As the Treaty between France and Holland is still in Existence, notwithstanding the Treaty with England, and acknowledged so by the Dutch, who since the latter Treaty, have in their official communications with France addressed France as their ally, it would I should think be a good maneuver in France to demand of Holland the stipulated succors in case of a war as England has done. The Dutch from the Nature of its Trade want Neutrality and of consequence they want a Pretence for it. This would afford it, as in any case it would enable France to judge of the designs of Holland. From circumstances there appear cause to suspect a good deal of intrigue and management with respect to the Dutch Fleet. The House of Hope had loaned a sum of money to Russia, and to account for its being taken, is only to suppose that this was contrived between the loaners and the King of Sweden who should engage to repay it in case Russia did not. This contrivance would answer three purposes: first to disappoint Russia, secondly to assist Sweden, and thirdly to make the contrived capture a pretence for fitting out a fleet without attracting the Notice of France. The two first of these circumstance[s] is generally credited here and I have added the last as a probable inference.

I began this letter yesterday, Thursday. Friday afternoon-Two of the Morning Papers of today says that the Dutch fleet is arrived at Spithead, another (the Herald) says it is sailed toward the Baltic and is not to act in conjunction with the British fleet. There is no country in the world that equals this for intentional Lying.

The press-gangs are at work again and the preparations for war are not slackened. The thing that will be the most likely to prevent a War will be a spirited interference on the part of France. She is now the umpire, but to act with effect she must be well prepared and resolute. Doing things by halves will answer no purpose but that of increasing her expences in the end.

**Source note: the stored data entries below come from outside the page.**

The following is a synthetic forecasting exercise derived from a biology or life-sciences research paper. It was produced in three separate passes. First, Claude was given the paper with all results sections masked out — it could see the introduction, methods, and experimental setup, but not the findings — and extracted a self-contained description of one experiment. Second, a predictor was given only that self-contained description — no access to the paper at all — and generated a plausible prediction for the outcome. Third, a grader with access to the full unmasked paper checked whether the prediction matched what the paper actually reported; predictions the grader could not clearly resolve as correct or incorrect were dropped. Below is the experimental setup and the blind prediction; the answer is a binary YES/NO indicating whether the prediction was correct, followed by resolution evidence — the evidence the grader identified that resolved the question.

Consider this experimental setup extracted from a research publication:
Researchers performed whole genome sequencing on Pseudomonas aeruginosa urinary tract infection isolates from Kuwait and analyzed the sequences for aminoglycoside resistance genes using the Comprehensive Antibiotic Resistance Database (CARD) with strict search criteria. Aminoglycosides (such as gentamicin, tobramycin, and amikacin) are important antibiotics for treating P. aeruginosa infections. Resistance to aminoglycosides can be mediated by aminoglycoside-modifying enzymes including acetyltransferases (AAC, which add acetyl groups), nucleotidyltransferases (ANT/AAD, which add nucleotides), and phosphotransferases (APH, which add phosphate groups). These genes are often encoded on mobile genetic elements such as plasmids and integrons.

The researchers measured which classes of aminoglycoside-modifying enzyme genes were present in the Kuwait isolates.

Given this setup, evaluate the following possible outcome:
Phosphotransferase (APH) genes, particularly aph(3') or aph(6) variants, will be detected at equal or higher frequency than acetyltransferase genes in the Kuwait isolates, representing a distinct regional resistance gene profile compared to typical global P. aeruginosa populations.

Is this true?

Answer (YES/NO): YES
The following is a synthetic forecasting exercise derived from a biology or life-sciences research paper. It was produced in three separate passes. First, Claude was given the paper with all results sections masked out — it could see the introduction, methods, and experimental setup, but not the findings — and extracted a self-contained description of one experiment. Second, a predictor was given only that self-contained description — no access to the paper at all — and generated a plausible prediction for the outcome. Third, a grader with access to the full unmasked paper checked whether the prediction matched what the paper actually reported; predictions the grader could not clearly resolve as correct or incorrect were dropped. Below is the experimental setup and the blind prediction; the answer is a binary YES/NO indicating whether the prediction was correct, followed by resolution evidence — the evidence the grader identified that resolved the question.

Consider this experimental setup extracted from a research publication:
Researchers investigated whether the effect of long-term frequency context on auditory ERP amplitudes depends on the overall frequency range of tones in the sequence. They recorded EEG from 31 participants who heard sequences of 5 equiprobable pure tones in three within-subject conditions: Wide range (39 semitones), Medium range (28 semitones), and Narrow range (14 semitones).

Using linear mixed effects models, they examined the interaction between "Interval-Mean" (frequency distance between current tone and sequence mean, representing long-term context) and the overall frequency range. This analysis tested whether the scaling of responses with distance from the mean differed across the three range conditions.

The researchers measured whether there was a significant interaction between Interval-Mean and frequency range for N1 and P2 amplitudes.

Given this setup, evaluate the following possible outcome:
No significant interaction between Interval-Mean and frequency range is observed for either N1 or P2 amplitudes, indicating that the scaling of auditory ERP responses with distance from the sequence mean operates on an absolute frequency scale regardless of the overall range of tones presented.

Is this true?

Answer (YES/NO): NO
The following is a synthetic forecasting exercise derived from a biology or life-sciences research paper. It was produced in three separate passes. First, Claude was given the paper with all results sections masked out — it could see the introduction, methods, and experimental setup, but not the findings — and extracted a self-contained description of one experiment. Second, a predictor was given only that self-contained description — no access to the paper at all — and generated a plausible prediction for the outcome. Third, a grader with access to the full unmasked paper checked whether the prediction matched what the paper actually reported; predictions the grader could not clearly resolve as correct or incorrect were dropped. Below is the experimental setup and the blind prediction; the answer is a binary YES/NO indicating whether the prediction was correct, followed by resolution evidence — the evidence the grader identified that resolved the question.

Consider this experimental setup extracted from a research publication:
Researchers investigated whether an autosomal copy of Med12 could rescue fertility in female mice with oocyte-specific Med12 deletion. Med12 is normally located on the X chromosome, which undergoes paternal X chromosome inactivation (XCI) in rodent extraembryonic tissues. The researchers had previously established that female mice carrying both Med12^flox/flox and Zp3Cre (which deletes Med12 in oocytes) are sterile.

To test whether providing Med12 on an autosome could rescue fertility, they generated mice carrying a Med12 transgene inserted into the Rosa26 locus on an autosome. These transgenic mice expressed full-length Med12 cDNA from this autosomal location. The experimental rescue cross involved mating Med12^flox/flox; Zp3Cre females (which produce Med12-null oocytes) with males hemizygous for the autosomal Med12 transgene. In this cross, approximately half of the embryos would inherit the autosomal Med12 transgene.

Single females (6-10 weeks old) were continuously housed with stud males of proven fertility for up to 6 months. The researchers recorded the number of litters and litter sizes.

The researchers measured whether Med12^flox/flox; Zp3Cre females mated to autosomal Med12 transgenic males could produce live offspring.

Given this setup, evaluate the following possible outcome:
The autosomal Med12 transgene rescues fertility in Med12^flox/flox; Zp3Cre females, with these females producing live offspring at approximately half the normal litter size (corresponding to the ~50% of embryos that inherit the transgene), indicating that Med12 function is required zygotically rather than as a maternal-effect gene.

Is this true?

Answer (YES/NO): YES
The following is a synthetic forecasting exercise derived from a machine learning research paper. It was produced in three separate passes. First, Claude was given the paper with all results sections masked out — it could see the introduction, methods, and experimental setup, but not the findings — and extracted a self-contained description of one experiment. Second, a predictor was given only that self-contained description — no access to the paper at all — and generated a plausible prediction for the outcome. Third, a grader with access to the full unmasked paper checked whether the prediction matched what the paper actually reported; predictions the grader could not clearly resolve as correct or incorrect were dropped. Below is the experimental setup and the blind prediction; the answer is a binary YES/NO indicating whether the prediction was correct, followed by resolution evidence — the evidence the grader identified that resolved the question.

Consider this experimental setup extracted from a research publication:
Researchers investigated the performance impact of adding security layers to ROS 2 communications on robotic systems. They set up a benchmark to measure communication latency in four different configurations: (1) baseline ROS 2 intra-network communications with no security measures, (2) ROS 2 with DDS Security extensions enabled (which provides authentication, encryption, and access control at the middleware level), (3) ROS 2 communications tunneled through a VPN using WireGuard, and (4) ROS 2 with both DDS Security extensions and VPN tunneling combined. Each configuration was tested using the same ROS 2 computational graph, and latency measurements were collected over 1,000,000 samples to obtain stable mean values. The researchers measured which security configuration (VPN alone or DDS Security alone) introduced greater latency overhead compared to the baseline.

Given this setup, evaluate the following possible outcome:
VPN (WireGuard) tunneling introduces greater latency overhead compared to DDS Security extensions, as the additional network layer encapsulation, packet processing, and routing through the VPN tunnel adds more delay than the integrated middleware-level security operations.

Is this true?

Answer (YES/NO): YES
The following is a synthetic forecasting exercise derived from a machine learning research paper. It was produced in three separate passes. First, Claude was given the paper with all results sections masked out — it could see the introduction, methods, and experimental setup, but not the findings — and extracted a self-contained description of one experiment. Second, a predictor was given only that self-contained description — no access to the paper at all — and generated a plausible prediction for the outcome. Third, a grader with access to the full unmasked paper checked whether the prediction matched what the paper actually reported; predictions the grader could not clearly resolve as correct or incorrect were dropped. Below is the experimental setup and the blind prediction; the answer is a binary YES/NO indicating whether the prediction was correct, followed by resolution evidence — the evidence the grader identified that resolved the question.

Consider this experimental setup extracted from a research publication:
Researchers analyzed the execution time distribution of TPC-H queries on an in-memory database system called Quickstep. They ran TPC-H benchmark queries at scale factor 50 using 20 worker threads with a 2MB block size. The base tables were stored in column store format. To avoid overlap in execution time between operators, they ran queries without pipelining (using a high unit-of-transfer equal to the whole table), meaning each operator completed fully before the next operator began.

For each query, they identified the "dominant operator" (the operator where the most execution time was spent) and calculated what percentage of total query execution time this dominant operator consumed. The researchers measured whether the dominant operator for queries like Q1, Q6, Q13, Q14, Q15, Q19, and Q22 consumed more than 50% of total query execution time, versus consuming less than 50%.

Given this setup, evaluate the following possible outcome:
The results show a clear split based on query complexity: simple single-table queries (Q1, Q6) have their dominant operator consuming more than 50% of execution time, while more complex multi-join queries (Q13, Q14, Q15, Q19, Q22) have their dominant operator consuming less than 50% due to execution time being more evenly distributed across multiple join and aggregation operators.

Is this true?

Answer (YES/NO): NO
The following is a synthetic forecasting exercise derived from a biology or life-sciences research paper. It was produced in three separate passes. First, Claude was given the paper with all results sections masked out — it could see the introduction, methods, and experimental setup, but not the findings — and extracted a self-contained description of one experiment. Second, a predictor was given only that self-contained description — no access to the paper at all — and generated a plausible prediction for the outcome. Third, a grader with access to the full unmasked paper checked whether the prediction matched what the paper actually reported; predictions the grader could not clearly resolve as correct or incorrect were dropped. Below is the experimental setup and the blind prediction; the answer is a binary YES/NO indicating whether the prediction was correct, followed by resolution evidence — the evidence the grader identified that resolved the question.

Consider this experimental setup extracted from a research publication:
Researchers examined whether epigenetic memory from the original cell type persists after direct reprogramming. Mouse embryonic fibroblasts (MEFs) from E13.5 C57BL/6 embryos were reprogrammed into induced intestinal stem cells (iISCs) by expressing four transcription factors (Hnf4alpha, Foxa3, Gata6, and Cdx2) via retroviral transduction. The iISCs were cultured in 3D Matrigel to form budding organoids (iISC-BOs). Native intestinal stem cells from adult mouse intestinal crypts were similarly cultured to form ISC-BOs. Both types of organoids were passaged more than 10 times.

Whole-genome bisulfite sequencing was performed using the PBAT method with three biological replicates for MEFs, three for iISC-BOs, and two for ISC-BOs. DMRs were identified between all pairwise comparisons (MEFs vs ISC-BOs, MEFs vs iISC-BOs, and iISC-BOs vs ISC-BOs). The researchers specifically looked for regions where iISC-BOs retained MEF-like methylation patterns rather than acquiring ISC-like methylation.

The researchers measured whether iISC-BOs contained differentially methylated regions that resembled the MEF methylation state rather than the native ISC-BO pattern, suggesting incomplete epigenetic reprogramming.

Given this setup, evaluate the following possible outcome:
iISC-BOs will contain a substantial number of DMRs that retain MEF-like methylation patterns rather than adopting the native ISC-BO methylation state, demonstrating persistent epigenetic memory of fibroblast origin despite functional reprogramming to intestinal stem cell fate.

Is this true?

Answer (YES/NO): NO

In my former I mentioned the Channel, and every thing I hear and see convinces me that this is the only place to operate with effect. There is no instance I believe to be found in which the English fully risk an action at Sea but when they have the superiority of Ships. In every case of inferiority or equality they either avoid an action or fight shy. They make it a rule to wait the chances of the Seas and to attack only when they have a decided advantage. By the combined fleet acting in a body and not in detachments, these chances are prevented.

The Pigou in 23 days is arrived from Philadelphia in the Channel but I hear of no letters from her yet.

I have just seen a concise account of the deputation from the foreigners to the National Assembly, of pulling down the odious figures at the Place de Victoire and the suppression or extinction of Nicknames (titles). All those things are right. The latter is in my opinion raising Man to his proper rank for nick names serve to diminish him.

I have a very longing desire to see the 14th of July in Paris. If I should come for a short time can you contrive to give me House room.